=== ACTIVITY ===
Copy the forum thread below from "Closest to you" up to and including "2. Developed length??", swapping in "sanitary tee" wherever "sanitary T" appears.

=== EXTRACT ===

--------------------------------

# Find the violations for this water closet installation



## jar546 (Sep 19, 2010)

What you are looking at is a water closet install and vent on this horizontal run.

Closest to you is the cleanout cap with the WC vent going straight up from a sanitary T on its back (ok for a vent).  Downstream you see the water closet coming down and into a Wye.

Let's here some opinions and more specific code references on this one.


----------



## Daddy-0- (Sep 19, 2010)

1. More pipe support

2. Developed length??

3. 6" above flood level before going horizontal?

4. Concealed cleanout.

Am I close?


----------



## TimNY (Sep 20, 2010)

[deleted.]


----------



## TimNY (Sep 20, 2010)

Daddy-0- said:
			
		

> 3. 6" above flood level before going horizontal?


*ding*ding*ding* we have a winner!

If jar says san tee on it's back is ok, it must be a dry vent.


----------



## jar546 (Sep 20, 2010)

It is a dry vent.  T  is ok


----------



## skipharper (Sep 20, 2010)

Nothing washing base of stack making it dry thus making it a no no in IPC land.


----------



## Glennman CBO (Sep 20, 2010)

In the UPC world, this would be called a "flat vent" (not a code word, but rather plumber slang). This vent would flood in the case of a back up, and therefore requires approved drainage fittings (no san tees on their back) where connecting below flood rim, and the vent must connect above the centerline of the drain (section 905). The '06 ushered in horizontal wet venting in dwellings only (in bathrooms only as well), but i don't see it often. There are official interps on the horizontal wet vent that would also not allow for this configuration.


----------



## Robert Ellenberg (Sep 21, 2010)

Glennman--I was aware that the IRC allowed wet venting of a dwelling bath and agree there needs to be a sweep fitting rather than a san tee where the vent goes up.  My question is: does the UPC allow a residential bath to be properly wet vented or only the IRC?


----------



## Glennman CBO (Sep 22, 2010)

Robert, The UPC allows a horizontal wet vent in bathroom groups only, and only in dwellings. There was alot of stink about it. If I recall, Washington State came close to not adopting the UPC because it didn't allow the horizontal wet vent. They changed it in order to become more competitive with the IRC (from what I've heard). The vertical wet vent can be done in any group or condition as long as it is installed properly (same floor, upsize piping, etc).

--------------------------------

=== DATASET EXTRACT ===
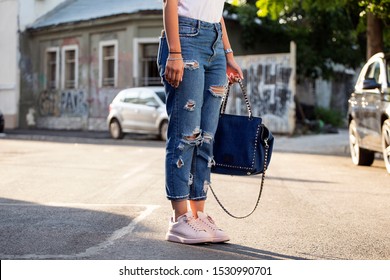 Woman wearing high waist ripped jeans, white tshirt and denim purse, posing at sunset, street background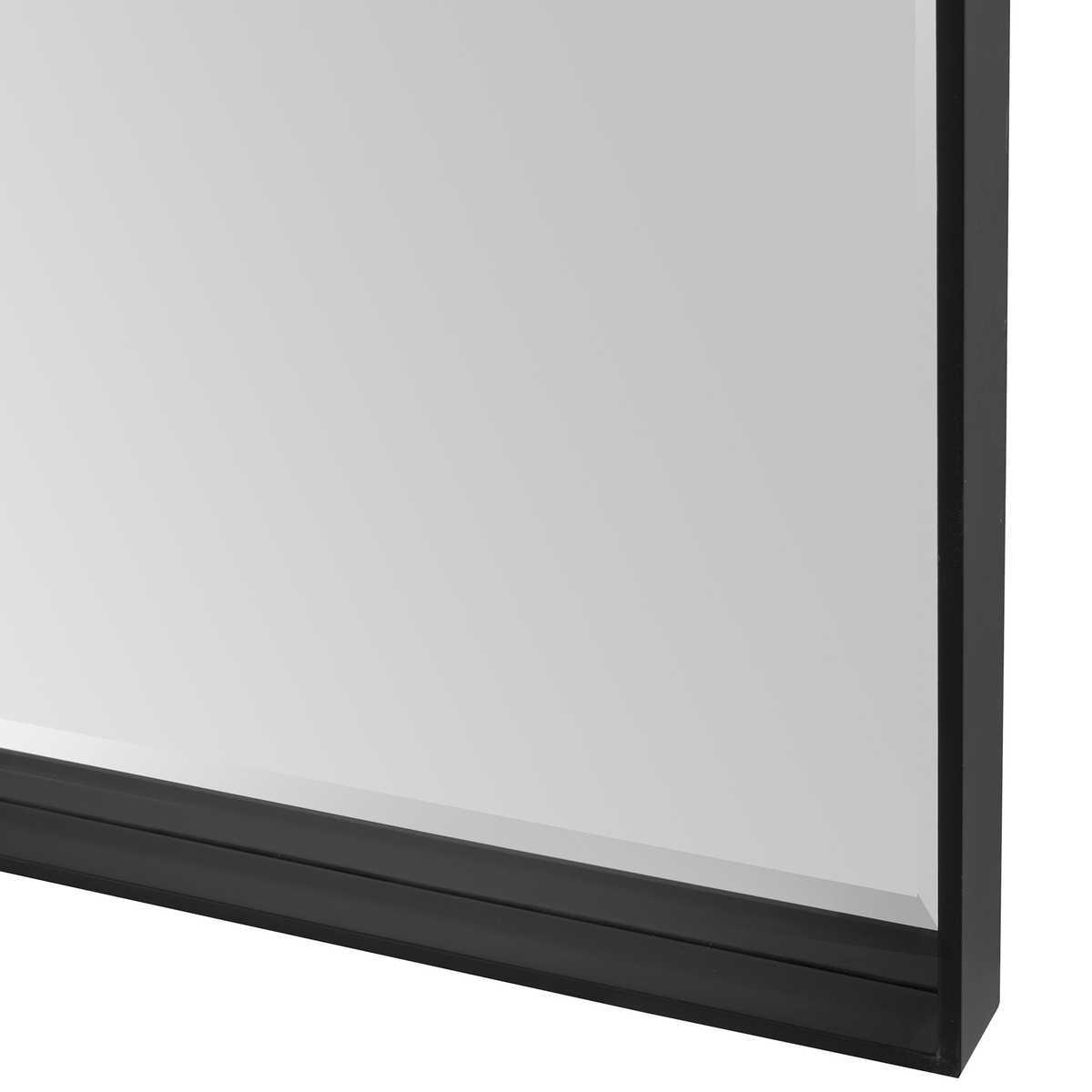 Close-up of a black-framed mirror on a white background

--------------------------------

=== SOLUTION TO THIS TASK ===
Closest to you is the cleanout cap with the WC vent going straight up from a sanitary tee on its back (ok for a vent).  Downstream you see the water closet coming down and into a Wye.

Let's here some opinions and more specific code references on this one.


----------



## Daddy-0- (Sep 19, 2010)

1. More pipe support

2. Developed length??